* _Exercise goal_
Write out the records below once more, exactly as they stand.

* _Material provided_
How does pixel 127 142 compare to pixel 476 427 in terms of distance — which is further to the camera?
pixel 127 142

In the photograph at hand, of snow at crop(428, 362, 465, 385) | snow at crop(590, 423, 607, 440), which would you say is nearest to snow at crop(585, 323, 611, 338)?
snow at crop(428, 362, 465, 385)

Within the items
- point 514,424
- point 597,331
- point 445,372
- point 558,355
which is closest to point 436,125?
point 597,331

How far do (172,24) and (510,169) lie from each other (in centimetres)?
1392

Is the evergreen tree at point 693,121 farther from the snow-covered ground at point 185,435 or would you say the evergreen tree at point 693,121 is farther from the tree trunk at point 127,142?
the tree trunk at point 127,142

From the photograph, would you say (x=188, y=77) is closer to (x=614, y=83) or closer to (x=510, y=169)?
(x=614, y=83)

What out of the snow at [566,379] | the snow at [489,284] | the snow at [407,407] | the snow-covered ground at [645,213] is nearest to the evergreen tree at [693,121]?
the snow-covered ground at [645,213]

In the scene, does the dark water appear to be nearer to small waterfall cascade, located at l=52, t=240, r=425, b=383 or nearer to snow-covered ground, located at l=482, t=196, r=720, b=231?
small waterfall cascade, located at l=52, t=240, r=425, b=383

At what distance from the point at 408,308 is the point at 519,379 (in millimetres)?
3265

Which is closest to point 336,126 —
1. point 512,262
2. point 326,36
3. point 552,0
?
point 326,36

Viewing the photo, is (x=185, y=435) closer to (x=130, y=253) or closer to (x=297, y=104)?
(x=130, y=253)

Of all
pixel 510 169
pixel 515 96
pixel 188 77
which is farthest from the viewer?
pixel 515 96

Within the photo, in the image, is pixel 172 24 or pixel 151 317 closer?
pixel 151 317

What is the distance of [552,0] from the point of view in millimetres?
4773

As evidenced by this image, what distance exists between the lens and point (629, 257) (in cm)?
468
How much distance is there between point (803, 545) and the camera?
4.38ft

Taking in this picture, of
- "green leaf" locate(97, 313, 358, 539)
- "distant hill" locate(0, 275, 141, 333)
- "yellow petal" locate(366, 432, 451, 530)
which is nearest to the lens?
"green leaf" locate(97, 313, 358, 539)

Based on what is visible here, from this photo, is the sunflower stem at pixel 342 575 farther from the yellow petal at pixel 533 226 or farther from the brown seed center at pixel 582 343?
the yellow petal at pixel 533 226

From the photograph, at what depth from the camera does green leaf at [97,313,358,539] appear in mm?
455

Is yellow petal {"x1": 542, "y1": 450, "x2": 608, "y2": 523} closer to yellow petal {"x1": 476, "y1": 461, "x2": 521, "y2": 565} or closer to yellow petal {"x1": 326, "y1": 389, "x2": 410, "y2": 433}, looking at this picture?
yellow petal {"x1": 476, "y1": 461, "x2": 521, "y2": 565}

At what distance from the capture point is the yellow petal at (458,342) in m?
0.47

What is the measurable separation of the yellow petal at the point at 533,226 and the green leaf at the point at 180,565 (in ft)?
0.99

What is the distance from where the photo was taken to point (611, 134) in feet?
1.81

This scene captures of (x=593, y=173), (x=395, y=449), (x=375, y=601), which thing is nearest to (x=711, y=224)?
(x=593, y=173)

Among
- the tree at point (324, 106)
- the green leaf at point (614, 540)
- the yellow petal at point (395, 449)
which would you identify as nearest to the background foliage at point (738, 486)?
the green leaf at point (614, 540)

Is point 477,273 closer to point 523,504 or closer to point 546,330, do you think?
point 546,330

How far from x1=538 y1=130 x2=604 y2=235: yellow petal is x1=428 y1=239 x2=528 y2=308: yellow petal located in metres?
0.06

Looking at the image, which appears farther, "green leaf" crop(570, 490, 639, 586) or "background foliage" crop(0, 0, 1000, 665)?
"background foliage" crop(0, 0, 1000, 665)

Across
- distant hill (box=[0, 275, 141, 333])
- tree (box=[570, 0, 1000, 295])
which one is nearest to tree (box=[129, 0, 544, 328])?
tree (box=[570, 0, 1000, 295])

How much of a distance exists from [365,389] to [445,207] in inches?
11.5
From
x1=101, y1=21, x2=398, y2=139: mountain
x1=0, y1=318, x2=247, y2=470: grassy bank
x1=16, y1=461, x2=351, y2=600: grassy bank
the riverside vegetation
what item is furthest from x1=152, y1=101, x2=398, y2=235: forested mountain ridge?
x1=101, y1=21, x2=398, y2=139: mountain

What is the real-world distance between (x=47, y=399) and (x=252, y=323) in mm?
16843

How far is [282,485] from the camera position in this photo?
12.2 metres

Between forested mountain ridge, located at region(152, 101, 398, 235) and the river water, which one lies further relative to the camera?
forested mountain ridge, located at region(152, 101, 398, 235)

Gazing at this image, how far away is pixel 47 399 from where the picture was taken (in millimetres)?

* _Response to this task_
How does pixel 127 142 compare to pixel 476 427 in terms of distance — which is further to the camera?
pixel 127 142

In the photograph at hand, of snow at crop(428, 362, 465, 385) | snow at crop(590, 423, 607, 440), which would you say is nearest to snow at crop(585, 323, 611, 338)?
snow at crop(428, 362, 465, 385)

Within the items
- point 514,424
- point 597,331
- point 445,372
- point 558,355
which is closest to point 436,125?
point 597,331

How far do (172,24) and (510,169) lie from each other (in centimetres)?
1392

Is the evergreen tree at point 693,121 farther from the snow-covered ground at point 185,435 or would you say the evergreen tree at point 693,121 is farther from the tree trunk at point 127,142?
the tree trunk at point 127,142

From the photograph, would you say (x=188, y=77) is closer to (x=614, y=83) or closer to (x=510, y=169)?
(x=614, y=83)

What out of the snow at [566,379] | the snow at [489,284] | the snow at [407,407] | the snow-covered ground at [645,213] is nearest to the evergreen tree at [693,121]?
the snow-covered ground at [645,213]

In the scene, does the dark water appear to be nearer to small waterfall cascade, located at l=52, t=240, r=425, b=383 or nearer to snow-covered ground, located at l=482, t=196, r=720, b=231?
small waterfall cascade, located at l=52, t=240, r=425, b=383

At what distance from the point at 408,308 is the point at 519,379 (in millimetres)?
3265

Which is closest to point 336,126 —
1. point 512,262
2. point 326,36
3. point 552,0
?
point 326,36

Viewing the photo, is (x=185, y=435) closer to (x=130, y=253) or closer to (x=297, y=104)?
(x=130, y=253)

Of all
pixel 510 169
pixel 515 96
pixel 188 77
which is farthest from the viewer?
pixel 515 96

Within the photo, in the image, is pixel 172 24 or pixel 151 317 closer?
pixel 151 317

What is the distance of [552,0] from the point of view in millimetres?
4773

As evidenced by this image, what distance exists between the lens and point (629, 257) (in cm)?
468
How much distance is there between point (803, 545) and the camera?
4.38ft

Taking in this picture, of
- "green leaf" locate(97, 313, 358, 539)
- "distant hill" locate(0, 275, 141, 333)
- "yellow petal" locate(366, 432, 451, 530)
which is nearest to the lens?
"green leaf" locate(97, 313, 358, 539)

Based on what is visible here, from this photo, is the sunflower stem at pixel 342 575 farther from the yellow petal at pixel 533 226 or farther from the brown seed center at pixel 582 343?
the yellow petal at pixel 533 226

From the photograph, at what depth from the camera does green leaf at [97,313,358,539] appear in mm?
455

Is yellow petal {"x1": 542, "y1": 450, "x2": 608, "y2": 523} closer to yellow petal {"x1": 476, "y1": 461, "x2": 521, "y2": 565} or closer to yellow petal {"x1": 326, "y1": 389, "x2": 410, "y2": 433}, looking at this picture?
yellow petal {"x1": 476, "y1": 461, "x2": 521, "y2": 565}

At what distance from the capture point is the yellow petal at (458,342) in m?
0.47

What is the measurable separation of the yellow petal at the point at 533,226 and the green leaf at the point at 180,565 (in ft)?
0.99

What is the distance from where the photo was taken to point (611, 134) in feet?
1.81

This scene captures of (x=593, y=173), (x=395, y=449), (x=375, y=601), which thing is nearest to (x=711, y=224)?
(x=593, y=173)

Among
- the tree at point (324, 106)
- the green leaf at point (614, 540)
- the yellow petal at point (395, 449)
which would you identify as nearest to the background foliage at point (738, 486)?
the green leaf at point (614, 540)

Is point 477,273 closer to point 523,504 or closer to point 546,330, do you think?
point 546,330

How far from x1=538 y1=130 x2=604 y2=235: yellow petal is x1=428 y1=239 x2=528 y2=308: yellow petal located in metres?
0.06

Looking at the image, which appears farther, "green leaf" crop(570, 490, 639, 586) or "background foliage" crop(0, 0, 1000, 665)?
"background foliage" crop(0, 0, 1000, 665)

Across
- distant hill (box=[0, 275, 141, 333])
- tree (box=[570, 0, 1000, 295])
which one is nearest to tree (box=[129, 0, 544, 328])?
tree (box=[570, 0, 1000, 295])

How much of a distance exists from [365,389] to [445,207] in inches?
11.5
From
x1=101, y1=21, x2=398, y2=139: mountain
x1=0, y1=318, x2=247, y2=470: grassy bank
x1=16, y1=461, x2=351, y2=600: grassy bank
the riverside vegetation
what item is furthest from x1=152, y1=101, x2=398, y2=235: forested mountain ridge?
x1=101, y1=21, x2=398, y2=139: mountain

What is the real-world distance between (x=47, y=399) and (x=252, y=323) in mm?
16843

How far is [282,485] from the camera position in this photo?
12.2 metres

Between forested mountain ridge, located at region(152, 101, 398, 235) and the river water, which one lies further relative to the camera?
forested mountain ridge, located at region(152, 101, 398, 235)

Gazing at this image, how far away is pixel 47 399 from where the picture was taken (in millimetres)?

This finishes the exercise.